**WORK REQUEST:** Word for word, restate the entries below, but exclude the images.

Collected data entries
────────────────────

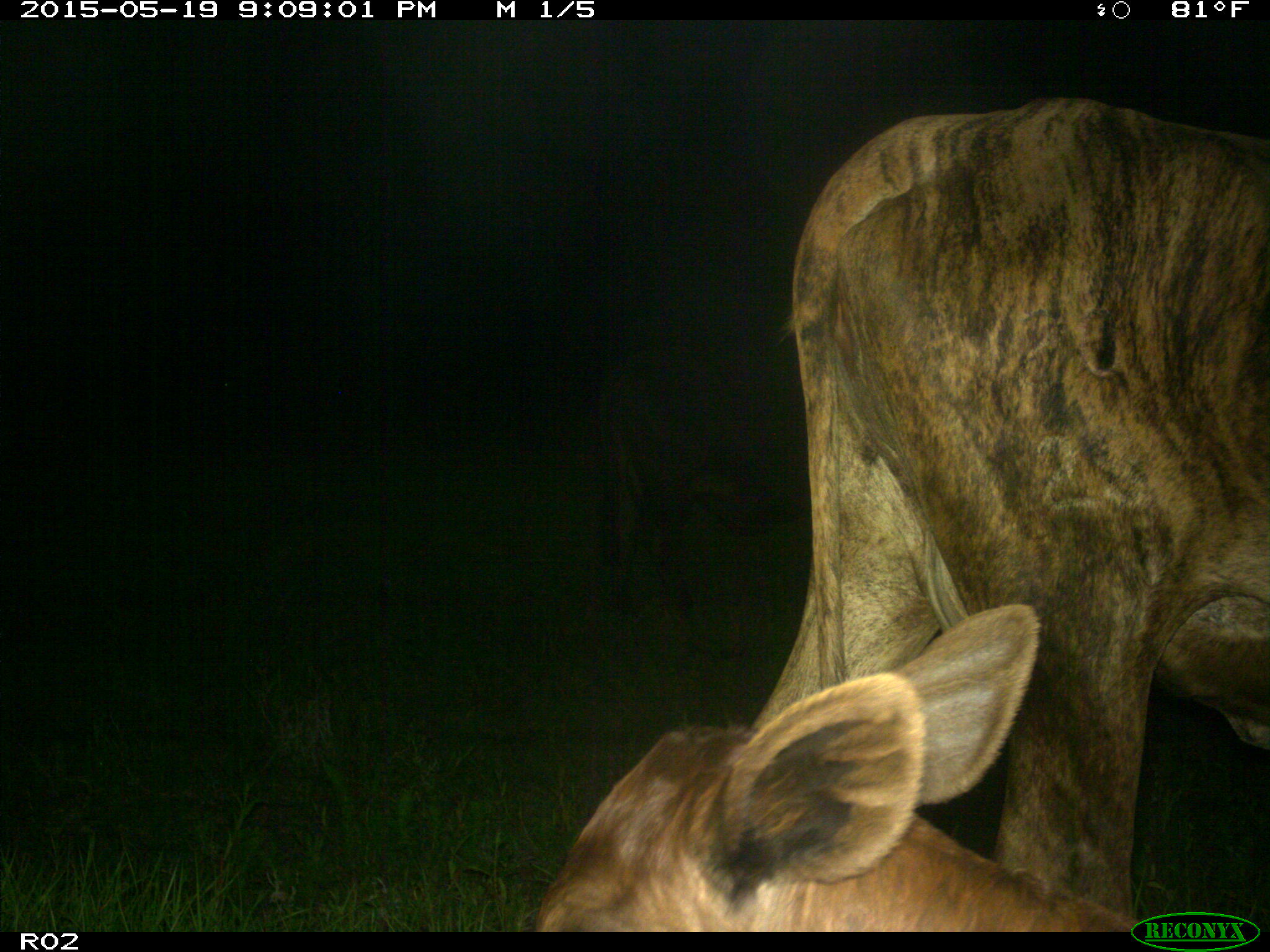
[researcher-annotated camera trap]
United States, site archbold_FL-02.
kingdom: Animalia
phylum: Chordata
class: Mammalia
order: Artiodactyla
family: Bovidae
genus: Bos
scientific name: Bos taurus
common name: domestic cow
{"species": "Bos taurus (domestic cow)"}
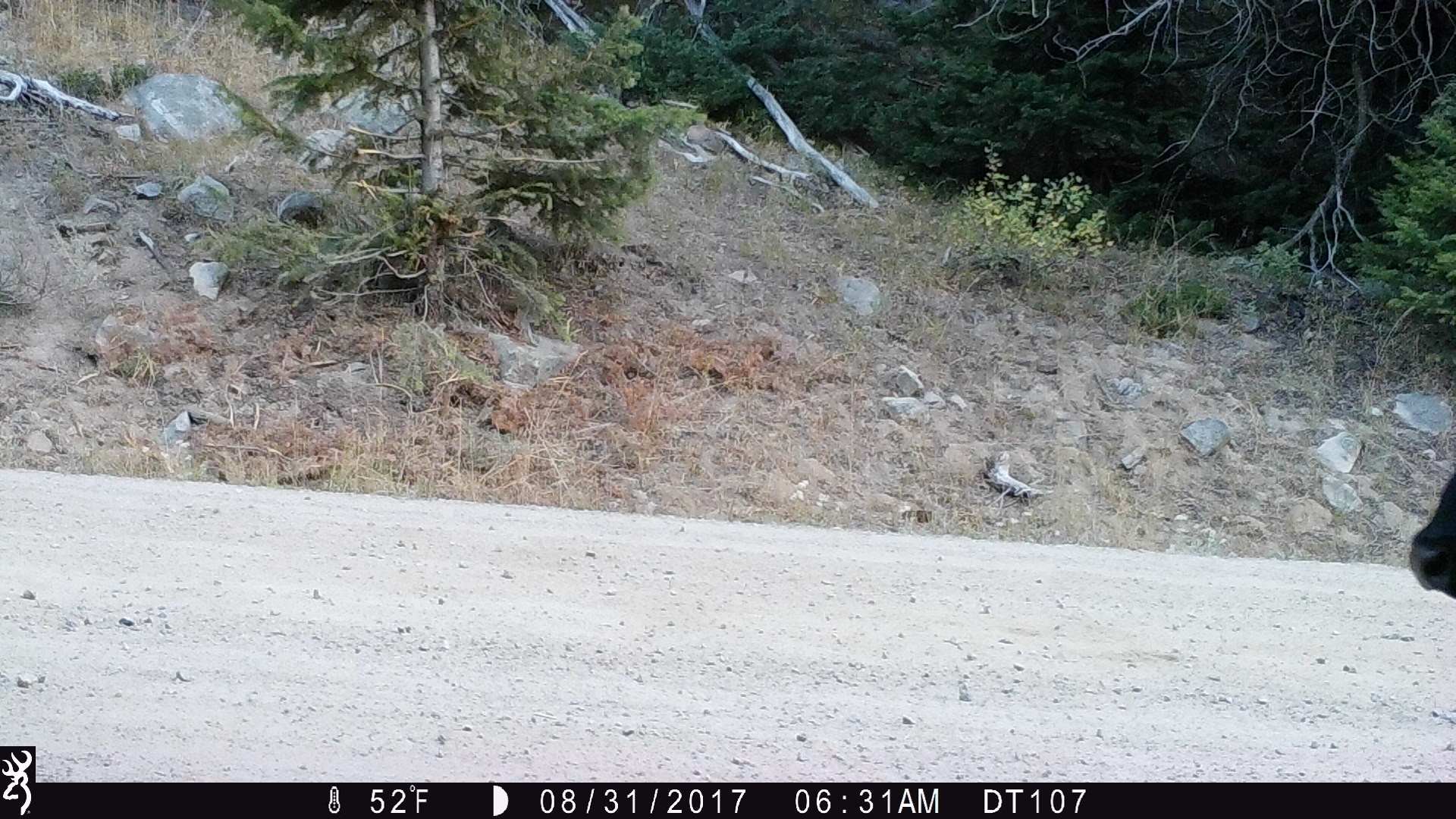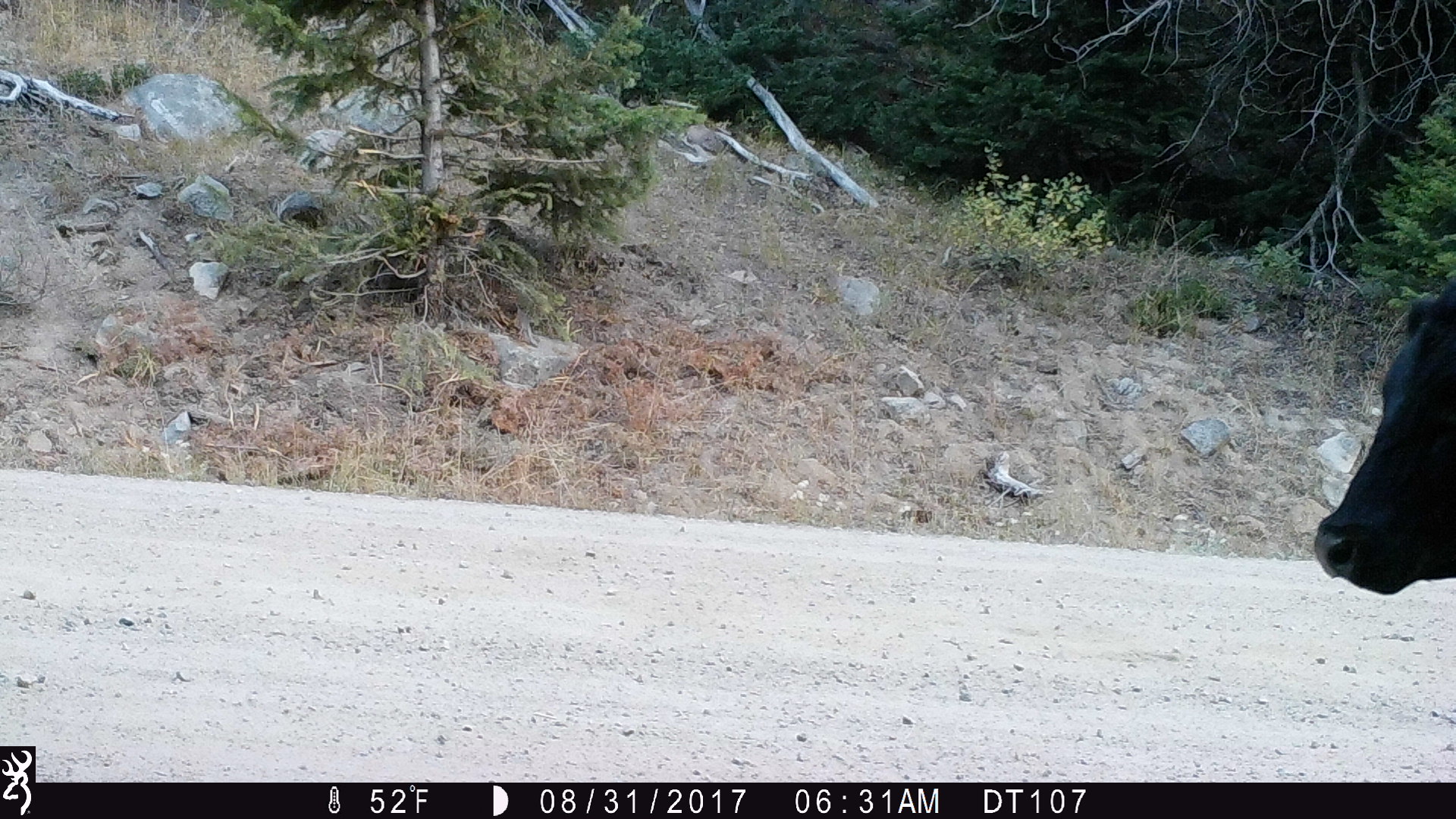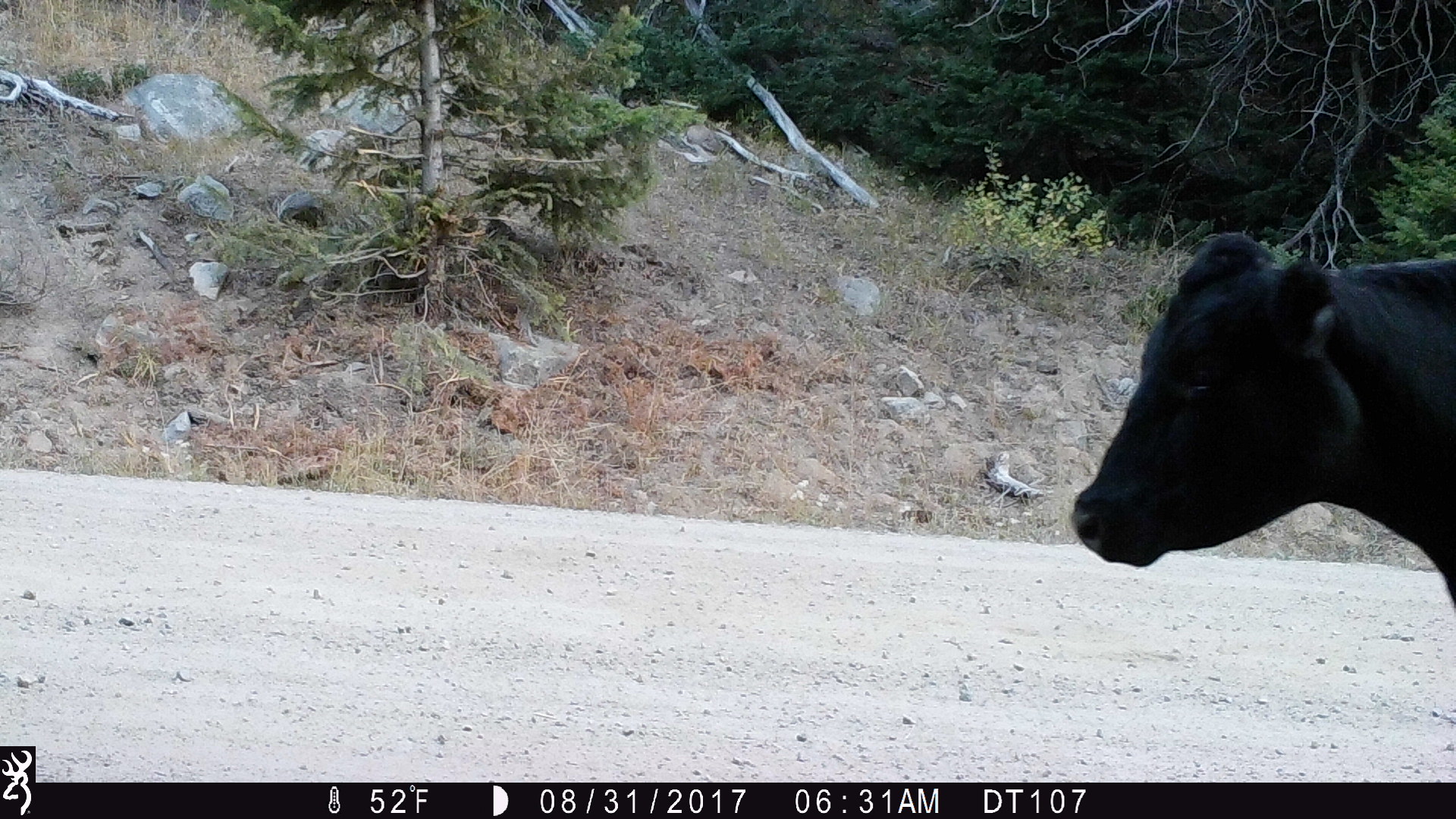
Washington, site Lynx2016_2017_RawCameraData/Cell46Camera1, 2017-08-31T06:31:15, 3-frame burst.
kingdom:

────────────────────

**RESPONSE BELOW:**
[researcher-annotated camera trap]
United States, site archbold_FL-02.
kingdom: Animalia
phylum: Chordata
class: Mammalia
order: Artiodactyla
family: Bovidae
genus: Bos
scientific name: Bos taurus
common name: domestic cow
{"species": "Bos taurus (domestic cow)"}
Washington, site Lynx2016_2017_RawCameraData/Cell46Camera1, 2017-08-31T06:31:15, 3-frame burst.
kingdom:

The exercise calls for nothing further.